Our government, yet again, either had no idea where the boss was, or worse yet, they lied to us. (Oops-a-daisy. Correction. In Obamaspeak, we were told the “least untruthful statement.”) Our government directed its swift-ly boat changing denials to what one can only surmise is their perception of who we are: a nation of sheep – heads down, grazing away, gullible, ignorant, and undeserving of truth.
Confronted with photographic evidence, the State Department merely tossed the public a handful of hay today in its tepid effort to kinda-sorta explain the whole thing away. Something about, well, yeah, so the evidence contradicted all their public claims, but… eh, no harm, no foul. And like good herder dogs, with calm authority to avoid commotion, the bureaucrats barked the suggestion that we all just move along now.
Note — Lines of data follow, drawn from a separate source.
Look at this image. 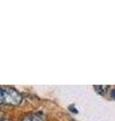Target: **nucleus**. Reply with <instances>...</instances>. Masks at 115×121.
<instances>
[{
  "instance_id": "1",
  "label": "nucleus",
  "mask_w": 115,
  "mask_h": 121,
  "mask_svg": "<svg viewBox=\"0 0 115 121\" xmlns=\"http://www.w3.org/2000/svg\"><path fill=\"white\" fill-rule=\"evenodd\" d=\"M22 95L17 90L11 87L0 86V104L16 106L22 102Z\"/></svg>"
},
{
  "instance_id": "2",
  "label": "nucleus",
  "mask_w": 115,
  "mask_h": 121,
  "mask_svg": "<svg viewBox=\"0 0 115 121\" xmlns=\"http://www.w3.org/2000/svg\"><path fill=\"white\" fill-rule=\"evenodd\" d=\"M21 121H47V118L43 112H34L24 116Z\"/></svg>"
},
{
  "instance_id": "3",
  "label": "nucleus",
  "mask_w": 115,
  "mask_h": 121,
  "mask_svg": "<svg viewBox=\"0 0 115 121\" xmlns=\"http://www.w3.org/2000/svg\"><path fill=\"white\" fill-rule=\"evenodd\" d=\"M107 89H108V87H103V86H96L95 87V90H97L99 94H104Z\"/></svg>"
},
{
  "instance_id": "4",
  "label": "nucleus",
  "mask_w": 115,
  "mask_h": 121,
  "mask_svg": "<svg viewBox=\"0 0 115 121\" xmlns=\"http://www.w3.org/2000/svg\"><path fill=\"white\" fill-rule=\"evenodd\" d=\"M111 97L115 99V89H113L112 91H111Z\"/></svg>"
},
{
  "instance_id": "5",
  "label": "nucleus",
  "mask_w": 115,
  "mask_h": 121,
  "mask_svg": "<svg viewBox=\"0 0 115 121\" xmlns=\"http://www.w3.org/2000/svg\"><path fill=\"white\" fill-rule=\"evenodd\" d=\"M0 121H10V120H8V119H0Z\"/></svg>"
},
{
  "instance_id": "6",
  "label": "nucleus",
  "mask_w": 115,
  "mask_h": 121,
  "mask_svg": "<svg viewBox=\"0 0 115 121\" xmlns=\"http://www.w3.org/2000/svg\"><path fill=\"white\" fill-rule=\"evenodd\" d=\"M1 115H2V112H1V111H0V117H1Z\"/></svg>"
},
{
  "instance_id": "7",
  "label": "nucleus",
  "mask_w": 115,
  "mask_h": 121,
  "mask_svg": "<svg viewBox=\"0 0 115 121\" xmlns=\"http://www.w3.org/2000/svg\"><path fill=\"white\" fill-rule=\"evenodd\" d=\"M72 121H75V120H72Z\"/></svg>"
}]
</instances>
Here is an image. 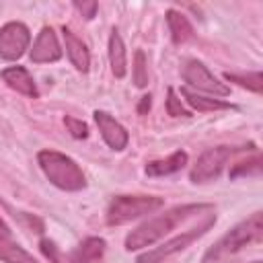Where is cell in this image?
I'll use <instances>...</instances> for the list:
<instances>
[{"label": "cell", "instance_id": "6da1fadb", "mask_svg": "<svg viewBox=\"0 0 263 263\" xmlns=\"http://www.w3.org/2000/svg\"><path fill=\"white\" fill-rule=\"evenodd\" d=\"M203 212H214L212 203H183V205H175L150 220H146L144 224H140L136 230H132L125 236V251H138V249H146L152 247L156 240H160L164 234H168L177 224L199 216Z\"/></svg>", "mask_w": 263, "mask_h": 263}, {"label": "cell", "instance_id": "7a4b0ae2", "mask_svg": "<svg viewBox=\"0 0 263 263\" xmlns=\"http://www.w3.org/2000/svg\"><path fill=\"white\" fill-rule=\"evenodd\" d=\"M263 234V216L261 212H255L234 228H230L205 255L201 263H236L232 261L234 255H238L247 245L261 240Z\"/></svg>", "mask_w": 263, "mask_h": 263}, {"label": "cell", "instance_id": "3957f363", "mask_svg": "<svg viewBox=\"0 0 263 263\" xmlns=\"http://www.w3.org/2000/svg\"><path fill=\"white\" fill-rule=\"evenodd\" d=\"M37 162L43 175L49 179L51 185L64 191H80L86 187V177L82 168L66 154L55 150H41L37 154Z\"/></svg>", "mask_w": 263, "mask_h": 263}, {"label": "cell", "instance_id": "277c9868", "mask_svg": "<svg viewBox=\"0 0 263 263\" xmlns=\"http://www.w3.org/2000/svg\"><path fill=\"white\" fill-rule=\"evenodd\" d=\"M162 203H164L162 197H156V195H117L111 199L105 220L109 226H121L140 216L152 214Z\"/></svg>", "mask_w": 263, "mask_h": 263}, {"label": "cell", "instance_id": "5b68a950", "mask_svg": "<svg viewBox=\"0 0 263 263\" xmlns=\"http://www.w3.org/2000/svg\"><path fill=\"white\" fill-rule=\"evenodd\" d=\"M253 148V144L249 146H216V148H208L197 162L193 164V168L189 171V179L191 183H210L216 181L220 177V173L224 171L228 158H232L236 152L249 150Z\"/></svg>", "mask_w": 263, "mask_h": 263}, {"label": "cell", "instance_id": "8992f818", "mask_svg": "<svg viewBox=\"0 0 263 263\" xmlns=\"http://www.w3.org/2000/svg\"><path fill=\"white\" fill-rule=\"evenodd\" d=\"M214 222H216V216H210V218H208L203 224H199L197 228H191V230H187V232H183V234H179V236H175V238L162 242L160 247H156V249H152V251H146V253L138 255L136 263H164V261L171 259L173 255L185 251V249H187L193 240H197L201 234H205V232L214 226Z\"/></svg>", "mask_w": 263, "mask_h": 263}, {"label": "cell", "instance_id": "52a82bcc", "mask_svg": "<svg viewBox=\"0 0 263 263\" xmlns=\"http://www.w3.org/2000/svg\"><path fill=\"white\" fill-rule=\"evenodd\" d=\"M31 33L25 23L10 21L0 29V58L6 62L18 60L29 49Z\"/></svg>", "mask_w": 263, "mask_h": 263}, {"label": "cell", "instance_id": "ba28073f", "mask_svg": "<svg viewBox=\"0 0 263 263\" xmlns=\"http://www.w3.org/2000/svg\"><path fill=\"white\" fill-rule=\"evenodd\" d=\"M183 80L189 86H195L197 90L210 92L214 97H228L230 95V86H226L224 82H220L201 62L197 60H187L183 64Z\"/></svg>", "mask_w": 263, "mask_h": 263}, {"label": "cell", "instance_id": "9c48e42d", "mask_svg": "<svg viewBox=\"0 0 263 263\" xmlns=\"http://www.w3.org/2000/svg\"><path fill=\"white\" fill-rule=\"evenodd\" d=\"M31 62L35 64H49V62H58L62 58V47L58 43V37L53 33L51 27H43L29 51Z\"/></svg>", "mask_w": 263, "mask_h": 263}, {"label": "cell", "instance_id": "30bf717a", "mask_svg": "<svg viewBox=\"0 0 263 263\" xmlns=\"http://www.w3.org/2000/svg\"><path fill=\"white\" fill-rule=\"evenodd\" d=\"M92 115H95L97 127H99V132H101L105 144H107L109 148H113V150H123V148L127 146V140H129L127 129H125L115 117H111V115L105 113V111H95Z\"/></svg>", "mask_w": 263, "mask_h": 263}, {"label": "cell", "instance_id": "8fae6325", "mask_svg": "<svg viewBox=\"0 0 263 263\" xmlns=\"http://www.w3.org/2000/svg\"><path fill=\"white\" fill-rule=\"evenodd\" d=\"M2 80L16 92L25 95V97H31V99H37L39 97V90H37V84L33 80V76L29 74L27 68L23 66H10V68H4L2 70Z\"/></svg>", "mask_w": 263, "mask_h": 263}, {"label": "cell", "instance_id": "7c38bea8", "mask_svg": "<svg viewBox=\"0 0 263 263\" xmlns=\"http://www.w3.org/2000/svg\"><path fill=\"white\" fill-rule=\"evenodd\" d=\"M62 35H64L66 53H68L72 66L78 72H88V68H90V53H88L86 45L82 43V39H78L68 27H62Z\"/></svg>", "mask_w": 263, "mask_h": 263}, {"label": "cell", "instance_id": "4fadbf2b", "mask_svg": "<svg viewBox=\"0 0 263 263\" xmlns=\"http://www.w3.org/2000/svg\"><path fill=\"white\" fill-rule=\"evenodd\" d=\"M105 240L99 236H88L84 238L66 259V263H95L101 261V257L105 255Z\"/></svg>", "mask_w": 263, "mask_h": 263}, {"label": "cell", "instance_id": "5bb4252c", "mask_svg": "<svg viewBox=\"0 0 263 263\" xmlns=\"http://www.w3.org/2000/svg\"><path fill=\"white\" fill-rule=\"evenodd\" d=\"M109 64L115 78H123L127 72V58H125V45L121 35L113 29L109 35Z\"/></svg>", "mask_w": 263, "mask_h": 263}, {"label": "cell", "instance_id": "9a60e30c", "mask_svg": "<svg viewBox=\"0 0 263 263\" xmlns=\"http://www.w3.org/2000/svg\"><path fill=\"white\" fill-rule=\"evenodd\" d=\"M185 164H187V152L177 150V152H173L168 158L148 162V164H146V175H150V177H164V175H173V173L181 171Z\"/></svg>", "mask_w": 263, "mask_h": 263}, {"label": "cell", "instance_id": "2e32d148", "mask_svg": "<svg viewBox=\"0 0 263 263\" xmlns=\"http://www.w3.org/2000/svg\"><path fill=\"white\" fill-rule=\"evenodd\" d=\"M166 25H168L171 39L175 45H181L193 37V27H191L189 18L179 10H173V8L166 10Z\"/></svg>", "mask_w": 263, "mask_h": 263}, {"label": "cell", "instance_id": "e0dca14e", "mask_svg": "<svg viewBox=\"0 0 263 263\" xmlns=\"http://www.w3.org/2000/svg\"><path fill=\"white\" fill-rule=\"evenodd\" d=\"M181 95L185 97V101H187L189 107H193L195 111H201V113H208V111H222V109H234V105H230L228 101H222V99H216V97L197 95V92H193V90L187 88V86L181 88Z\"/></svg>", "mask_w": 263, "mask_h": 263}, {"label": "cell", "instance_id": "ac0fdd59", "mask_svg": "<svg viewBox=\"0 0 263 263\" xmlns=\"http://www.w3.org/2000/svg\"><path fill=\"white\" fill-rule=\"evenodd\" d=\"M0 261H4V263H39L31 253H27L10 236L0 238Z\"/></svg>", "mask_w": 263, "mask_h": 263}, {"label": "cell", "instance_id": "d6986e66", "mask_svg": "<svg viewBox=\"0 0 263 263\" xmlns=\"http://www.w3.org/2000/svg\"><path fill=\"white\" fill-rule=\"evenodd\" d=\"M224 78L228 82H236L242 88H249L253 92H261V72H247V74H236V72H226Z\"/></svg>", "mask_w": 263, "mask_h": 263}, {"label": "cell", "instance_id": "ffe728a7", "mask_svg": "<svg viewBox=\"0 0 263 263\" xmlns=\"http://www.w3.org/2000/svg\"><path fill=\"white\" fill-rule=\"evenodd\" d=\"M261 173V158L259 154L255 152V156L251 160H242V162H236L230 171V179H236V177H247V175H259Z\"/></svg>", "mask_w": 263, "mask_h": 263}, {"label": "cell", "instance_id": "44dd1931", "mask_svg": "<svg viewBox=\"0 0 263 263\" xmlns=\"http://www.w3.org/2000/svg\"><path fill=\"white\" fill-rule=\"evenodd\" d=\"M134 84L138 88H144L148 84V68H146V55L142 49L134 53Z\"/></svg>", "mask_w": 263, "mask_h": 263}, {"label": "cell", "instance_id": "7402d4cb", "mask_svg": "<svg viewBox=\"0 0 263 263\" xmlns=\"http://www.w3.org/2000/svg\"><path fill=\"white\" fill-rule=\"evenodd\" d=\"M166 113L171 117H189L191 113L181 105V99H177V92L175 88H168L166 90Z\"/></svg>", "mask_w": 263, "mask_h": 263}, {"label": "cell", "instance_id": "603a6c76", "mask_svg": "<svg viewBox=\"0 0 263 263\" xmlns=\"http://www.w3.org/2000/svg\"><path fill=\"white\" fill-rule=\"evenodd\" d=\"M64 123H66V127H68V132H70L72 138L82 140V138L88 136V125H86L82 119H76V117L66 115V117H64Z\"/></svg>", "mask_w": 263, "mask_h": 263}, {"label": "cell", "instance_id": "cb8c5ba5", "mask_svg": "<svg viewBox=\"0 0 263 263\" xmlns=\"http://www.w3.org/2000/svg\"><path fill=\"white\" fill-rule=\"evenodd\" d=\"M74 8L84 16V18H92L95 14H97V10H99V4L97 2H80V0H76L74 2Z\"/></svg>", "mask_w": 263, "mask_h": 263}, {"label": "cell", "instance_id": "d4e9b609", "mask_svg": "<svg viewBox=\"0 0 263 263\" xmlns=\"http://www.w3.org/2000/svg\"><path fill=\"white\" fill-rule=\"evenodd\" d=\"M41 251H43V255H45L49 261H53V263H58V261H60V255H58V247H55L51 240L43 238V240H41Z\"/></svg>", "mask_w": 263, "mask_h": 263}, {"label": "cell", "instance_id": "484cf974", "mask_svg": "<svg viewBox=\"0 0 263 263\" xmlns=\"http://www.w3.org/2000/svg\"><path fill=\"white\" fill-rule=\"evenodd\" d=\"M150 103H152V101H150V95H144L142 101H140V105H138V113L144 115V113L150 109Z\"/></svg>", "mask_w": 263, "mask_h": 263}, {"label": "cell", "instance_id": "4316f807", "mask_svg": "<svg viewBox=\"0 0 263 263\" xmlns=\"http://www.w3.org/2000/svg\"><path fill=\"white\" fill-rule=\"evenodd\" d=\"M4 236H10V230H8V226H6V222L0 218V238H4Z\"/></svg>", "mask_w": 263, "mask_h": 263}]
</instances>
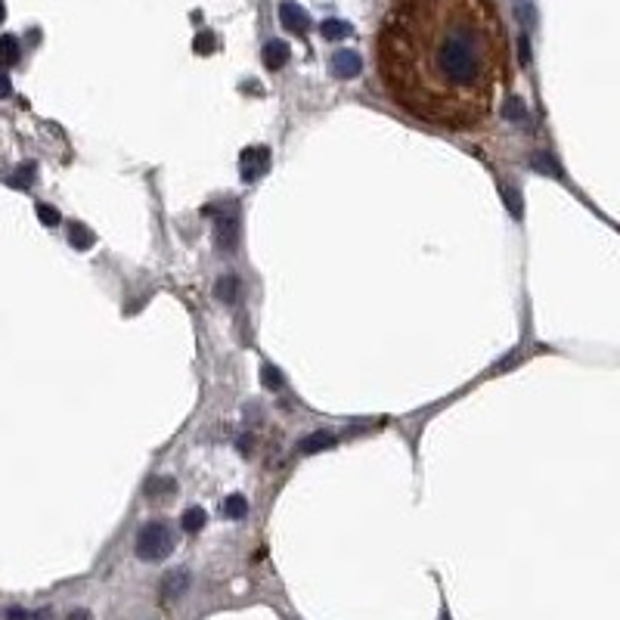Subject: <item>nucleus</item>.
I'll use <instances>...</instances> for the list:
<instances>
[{"mask_svg":"<svg viewBox=\"0 0 620 620\" xmlns=\"http://www.w3.org/2000/svg\"><path fill=\"white\" fill-rule=\"evenodd\" d=\"M205 521H208L205 509L193 506V509H186V512H183V518H180V528H183L186 533H199L202 528H205Z\"/></svg>","mask_w":620,"mask_h":620,"instance_id":"12","label":"nucleus"},{"mask_svg":"<svg viewBox=\"0 0 620 620\" xmlns=\"http://www.w3.org/2000/svg\"><path fill=\"white\" fill-rule=\"evenodd\" d=\"M133 552H137L140 561H162L174 552V533L164 521H149L140 528L137 543H133Z\"/></svg>","mask_w":620,"mask_h":620,"instance_id":"2","label":"nucleus"},{"mask_svg":"<svg viewBox=\"0 0 620 620\" xmlns=\"http://www.w3.org/2000/svg\"><path fill=\"white\" fill-rule=\"evenodd\" d=\"M279 19L292 35H308L310 31V19L304 13V6H298L295 0H282L279 4Z\"/></svg>","mask_w":620,"mask_h":620,"instance_id":"3","label":"nucleus"},{"mask_svg":"<svg viewBox=\"0 0 620 620\" xmlns=\"http://www.w3.org/2000/svg\"><path fill=\"white\" fill-rule=\"evenodd\" d=\"M6 617H10V620H28V614L22 608H10V611H6Z\"/></svg>","mask_w":620,"mask_h":620,"instance_id":"24","label":"nucleus"},{"mask_svg":"<svg viewBox=\"0 0 620 620\" xmlns=\"http://www.w3.org/2000/svg\"><path fill=\"white\" fill-rule=\"evenodd\" d=\"M66 620H93V617H90V611H84V608H75V611H72V614H68Z\"/></svg>","mask_w":620,"mask_h":620,"instance_id":"23","label":"nucleus"},{"mask_svg":"<svg viewBox=\"0 0 620 620\" xmlns=\"http://www.w3.org/2000/svg\"><path fill=\"white\" fill-rule=\"evenodd\" d=\"M13 93V84H10V75L0 72V99H6Z\"/></svg>","mask_w":620,"mask_h":620,"instance_id":"22","label":"nucleus"},{"mask_svg":"<svg viewBox=\"0 0 620 620\" xmlns=\"http://www.w3.org/2000/svg\"><path fill=\"white\" fill-rule=\"evenodd\" d=\"M502 112H506L512 121H518L521 115H528V112H524V106L518 103V97H509V99H506V106H502Z\"/></svg>","mask_w":620,"mask_h":620,"instance_id":"20","label":"nucleus"},{"mask_svg":"<svg viewBox=\"0 0 620 620\" xmlns=\"http://www.w3.org/2000/svg\"><path fill=\"white\" fill-rule=\"evenodd\" d=\"M441 620H450V617H446V608H444V617H441Z\"/></svg>","mask_w":620,"mask_h":620,"instance_id":"26","label":"nucleus"},{"mask_svg":"<svg viewBox=\"0 0 620 620\" xmlns=\"http://www.w3.org/2000/svg\"><path fill=\"white\" fill-rule=\"evenodd\" d=\"M320 31H323L326 41H344V37H348L354 28H351L348 22H341V19H326L323 25H320Z\"/></svg>","mask_w":620,"mask_h":620,"instance_id":"14","label":"nucleus"},{"mask_svg":"<svg viewBox=\"0 0 620 620\" xmlns=\"http://www.w3.org/2000/svg\"><path fill=\"white\" fill-rule=\"evenodd\" d=\"M211 50H214V35L205 31V35L195 37V53H211Z\"/></svg>","mask_w":620,"mask_h":620,"instance_id":"21","label":"nucleus"},{"mask_svg":"<svg viewBox=\"0 0 620 620\" xmlns=\"http://www.w3.org/2000/svg\"><path fill=\"white\" fill-rule=\"evenodd\" d=\"M335 441H339V437H335L332 431H313L310 437H304V441L298 444V450H301V453H320V450L335 446Z\"/></svg>","mask_w":620,"mask_h":620,"instance_id":"8","label":"nucleus"},{"mask_svg":"<svg viewBox=\"0 0 620 620\" xmlns=\"http://www.w3.org/2000/svg\"><path fill=\"white\" fill-rule=\"evenodd\" d=\"M509 66L512 44L493 0H391L375 35L388 99L446 130L487 121Z\"/></svg>","mask_w":620,"mask_h":620,"instance_id":"1","label":"nucleus"},{"mask_svg":"<svg viewBox=\"0 0 620 620\" xmlns=\"http://www.w3.org/2000/svg\"><path fill=\"white\" fill-rule=\"evenodd\" d=\"M217 248L221 251H230L233 245H236V221H233V217H221V221H217Z\"/></svg>","mask_w":620,"mask_h":620,"instance_id":"9","label":"nucleus"},{"mask_svg":"<svg viewBox=\"0 0 620 620\" xmlns=\"http://www.w3.org/2000/svg\"><path fill=\"white\" fill-rule=\"evenodd\" d=\"M37 221H41L44 226H56L62 217H59V211L53 208V205H47V202H41V205H37Z\"/></svg>","mask_w":620,"mask_h":620,"instance_id":"18","label":"nucleus"},{"mask_svg":"<svg viewBox=\"0 0 620 620\" xmlns=\"http://www.w3.org/2000/svg\"><path fill=\"white\" fill-rule=\"evenodd\" d=\"M35 177H37V164H35V162H25V164H19V168L13 171L6 183L16 186V190H28V186L35 183Z\"/></svg>","mask_w":620,"mask_h":620,"instance_id":"10","label":"nucleus"},{"mask_svg":"<svg viewBox=\"0 0 620 620\" xmlns=\"http://www.w3.org/2000/svg\"><path fill=\"white\" fill-rule=\"evenodd\" d=\"M171 493H174V481H171V478H162V481H152L149 484V497H171Z\"/></svg>","mask_w":620,"mask_h":620,"instance_id":"19","label":"nucleus"},{"mask_svg":"<svg viewBox=\"0 0 620 620\" xmlns=\"http://www.w3.org/2000/svg\"><path fill=\"white\" fill-rule=\"evenodd\" d=\"M236 295H239V279L233 276V273H230V276L217 279V298H221L224 304H233V301H236Z\"/></svg>","mask_w":620,"mask_h":620,"instance_id":"15","label":"nucleus"},{"mask_svg":"<svg viewBox=\"0 0 620 620\" xmlns=\"http://www.w3.org/2000/svg\"><path fill=\"white\" fill-rule=\"evenodd\" d=\"M186 590H190V571H186V568H174V571H168V574H164V580H162V599L164 602L183 599Z\"/></svg>","mask_w":620,"mask_h":620,"instance_id":"4","label":"nucleus"},{"mask_svg":"<svg viewBox=\"0 0 620 620\" xmlns=\"http://www.w3.org/2000/svg\"><path fill=\"white\" fill-rule=\"evenodd\" d=\"M360 68H363V62H360V56L354 50H339L332 56V75L341 78V81H351V78L360 75Z\"/></svg>","mask_w":620,"mask_h":620,"instance_id":"6","label":"nucleus"},{"mask_svg":"<svg viewBox=\"0 0 620 620\" xmlns=\"http://www.w3.org/2000/svg\"><path fill=\"white\" fill-rule=\"evenodd\" d=\"M68 242H72V248H78V251H87V248H93V242H97V236L87 230V226H81V224H72L68 226Z\"/></svg>","mask_w":620,"mask_h":620,"instance_id":"13","label":"nucleus"},{"mask_svg":"<svg viewBox=\"0 0 620 620\" xmlns=\"http://www.w3.org/2000/svg\"><path fill=\"white\" fill-rule=\"evenodd\" d=\"M19 56H22L19 37H13V35H4V37H0V62H4V66H16V62H19Z\"/></svg>","mask_w":620,"mask_h":620,"instance_id":"11","label":"nucleus"},{"mask_svg":"<svg viewBox=\"0 0 620 620\" xmlns=\"http://www.w3.org/2000/svg\"><path fill=\"white\" fill-rule=\"evenodd\" d=\"M267 164H270V149H264V146L245 149V152H242V180H248L251 183L255 177L264 174Z\"/></svg>","mask_w":620,"mask_h":620,"instance_id":"5","label":"nucleus"},{"mask_svg":"<svg viewBox=\"0 0 620 620\" xmlns=\"http://www.w3.org/2000/svg\"><path fill=\"white\" fill-rule=\"evenodd\" d=\"M224 515H226V518H233V521L245 518V515H248V499H245V497H239V493L226 497V502H224Z\"/></svg>","mask_w":620,"mask_h":620,"instance_id":"16","label":"nucleus"},{"mask_svg":"<svg viewBox=\"0 0 620 620\" xmlns=\"http://www.w3.org/2000/svg\"><path fill=\"white\" fill-rule=\"evenodd\" d=\"M6 19V6H4V0H0V22Z\"/></svg>","mask_w":620,"mask_h":620,"instance_id":"25","label":"nucleus"},{"mask_svg":"<svg viewBox=\"0 0 620 620\" xmlns=\"http://www.w3.org/2000/svg\"><path fill=\"white\" fill-rule=\"evenodd\" d=\"M261 384H264L267 391H282V372L276 370V366L264 363V366H261Z\"/></svg>","mask_w":620,"mask_h":620,"instance_id":"17","label":"nucleus"},{"mask_svg":"<svg viewBox=\"0 0 620 620\" xmlns=\"http://www.w3.org/2000/svg\"><path fill=\"white\" fill-rule=\"evenodd\" d=\"M288 56H292V50H288L286 41H267L264 50H261V59H264V66L270 68V72H276V68L286 66Z\"/></svg>","mask_w":620,"mask_h":620,"instance_id":"7","label":"nucleus"}]
</instances>
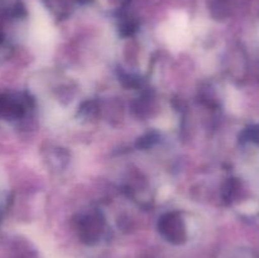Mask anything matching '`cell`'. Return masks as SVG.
<instances>
[{"label": "cell", "mask_w": 259, "mask_h": 258, "mask_svg": "<svg viewBox=\"0 0 259 258\" xmlns=\"http://www.w3.org/2000/svg\"><path fill=\"white\" fill-rule=\"evenodd\" d=\"M157 141H158V136H157L154 132H151V133H147L146 136H143L139 139L138 147H141V148H149V147L153 146Z\"/></svg>", "instance_id": "cell-4"}, {"label": "cell", "mask_w": 259, "mask_h": 258, "mask_svg": "<svg viewBox=\"0 0 259 258\" xmlns=\"http://www.w3.org/2000/svg\"><path fill=\"white\" fill-rule=\"evenodd\" d=\"M158 228L162 234L169 242L180 244V243L185 242V239H186L185 224L181 218H180V215L176 214V212H171V214H166L164 217H162L161 220H159Z\"/></svg>", "instance_id": "cell-1"}, {"label": "cell", "mask_w": 259, "mask_h": 258, "mask_svg": "<svg viewBox=\"0 0 259 258\" xmlns=\"http://www.w3.org/2000/svg\"><path fill=\"white\" fill-rule=\"evenodd\" d=\"M103 224L98 215H89L81 222V237L86 243H93L98 239Z\"/></svg>", "instance_id": "cell-3"}, {"label": "cell", "mask_w": 259, "mask_h": 258, "mask_svg": "<svg viewBox=\"0 0 259 258\" xmlns=\"http://www.w3.org/2000/svg\"><path fill=\"white\" fill-rule=\"evenodd\" d=\"M2 40H3V35L0 34V42H2Z\"/></svg>", "instance_id": "cell-5"}, {"label": "cell", "mask_w": 259, "mask_h": 258, "mask_svg": "<svg viewBox=\"0 0 259 258\" xmlns=\"http://www.w3.org/2000/svg\"><path fill=\"white\" fill-rule=\"evenodd\" d=\"M24 113V105L22 101L10 98L8 95H0V118L17 119Z\"/></svg>", "instance_id": "cell-2"}]
</instances>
No. You move along, little doggie. Enough is enough. It’s unacceptable. Remember, the nation’s Mama Grizzlies don’t just rise up to swat away threats to protect the next generation. They also school, scold, and signal to teach a lesson. One lesson taught all children is if you lie on the little things, you’ll lie on the big things.
Notice the little bonus hyphen she threw into “swift-ly boat changing denials.” Nice one, Mrs. Palin! I’m sure Yacht-gate will be another memory seared into the mind of John Kerry. He might even get a magic hat out of it.
The converse of her point about official lying is that an Administration accustomed to lying about the big things doesn’t hesitate to lie about the little stuff. Prevarication comes as a matter of reflex, even when it’s unnecessary. As Palin points out in her post, the Obama Bravo Sierra Squad could simply have said Kerry’s fabulously expensive yacht, the S. S. Tax Evasion, is equipped with all the communications gear necessary to keep the boss in touch during a crisis. They’d still have a bit of an “optics” problem, of course, because it just doesn’t look good to have the Secretary of State fooling around on his yacht while the regime his President took fulsome credit for installing is falling apart, costing us valuable influence in a key ally we spend a billion and a half dollars subsidizing every year…
… and none of those smartphone photos snapped by reporters and Nantucket residents made it look like Kerry was working, or particularly concerned about events in Egypt. He was having a grand old time.
… which is funny, because the fall of the Morsi regime wasn’t exactly a bolt from the blue. Demonstrations had reached epic proportions several days previously, and the military had issued a 48-hour deadline to the regime.
Hmm. Maybe this was something the Administration needed to lie about, after all.
Palin also mentions Orwell’s warning about “a time when citizens could no longer trust big government, and by wearing down the citizenry through doublespeak and lies a tired country finally retreated to its dark and depressing demise.” I don’t see how any rational citizen could trust Big Government at this point. If there was a last straw, Obama’s new unconstitutional super-power to rewrite laws should have broken it. Why should we trust people who lie through their teeth to shove a bloated health care disaster down our throats… and then simply rewrite part of it by royal decree, because their consultants are warning them about an electoral bloodbath in 2014?
Team Obama lied about the big things, they lie about the little things, they lie about having lied, and they’re confident they’ll never be held to account for any of it. Of course they don’t think you miserable peons need to know where His Majesty was on the night of September 11, 2012, or what the Duke of Ketchup was doing on his $7 million watercraft while Egypt exploded. You’re not a citizen to be respected. You’re either a mouth to be fed, a pocket to be picked, or a political obstacle to be finessed, nothing more.